→ Written instruction:
Rewrite the rows from the line containing "What is the furthest-to-closest ordering of" through the line containing "by distance from the camera?", swapping "espresso machine" for "coffee grinder" and changing nothing else.

────────────────────────────────────────

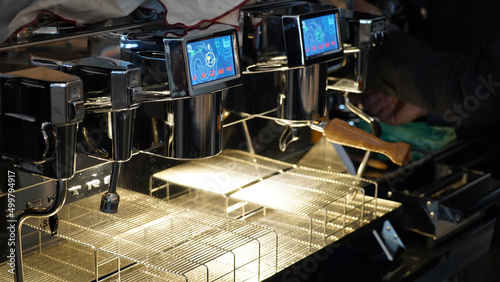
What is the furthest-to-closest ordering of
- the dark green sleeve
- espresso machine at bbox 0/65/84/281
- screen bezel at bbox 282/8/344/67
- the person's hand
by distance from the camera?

────────────────────────────────────────

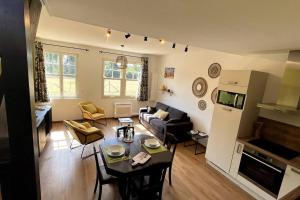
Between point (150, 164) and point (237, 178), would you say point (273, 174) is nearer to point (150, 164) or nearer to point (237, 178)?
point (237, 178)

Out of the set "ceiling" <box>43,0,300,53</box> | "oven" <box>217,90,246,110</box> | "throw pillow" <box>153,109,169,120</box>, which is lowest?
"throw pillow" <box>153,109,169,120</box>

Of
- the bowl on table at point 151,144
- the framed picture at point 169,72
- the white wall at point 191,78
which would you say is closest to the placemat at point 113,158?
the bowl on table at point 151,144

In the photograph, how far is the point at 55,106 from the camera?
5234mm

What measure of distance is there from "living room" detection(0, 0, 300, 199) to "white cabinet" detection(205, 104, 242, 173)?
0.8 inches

────────────────────────────────────────

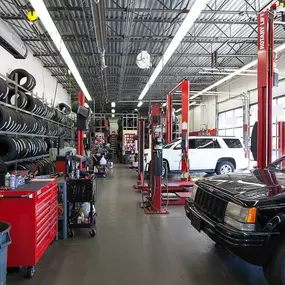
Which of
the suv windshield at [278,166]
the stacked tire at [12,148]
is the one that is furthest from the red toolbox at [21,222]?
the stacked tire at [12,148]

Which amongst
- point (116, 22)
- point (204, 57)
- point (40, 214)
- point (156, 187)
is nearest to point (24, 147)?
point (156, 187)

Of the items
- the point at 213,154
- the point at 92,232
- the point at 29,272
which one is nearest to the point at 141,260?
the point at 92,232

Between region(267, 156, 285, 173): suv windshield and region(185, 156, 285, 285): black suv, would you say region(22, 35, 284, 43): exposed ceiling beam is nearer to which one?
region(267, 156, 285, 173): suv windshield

────────────────────────────────────────

→ Finished task:
What is the furthest-to-closest ordering of
- the dark green sleeve
- coffee grinder at bbox 0/65/84/281
- screen bezel at bbox 282/8/344/67
- the person's hand
by distance from the camera?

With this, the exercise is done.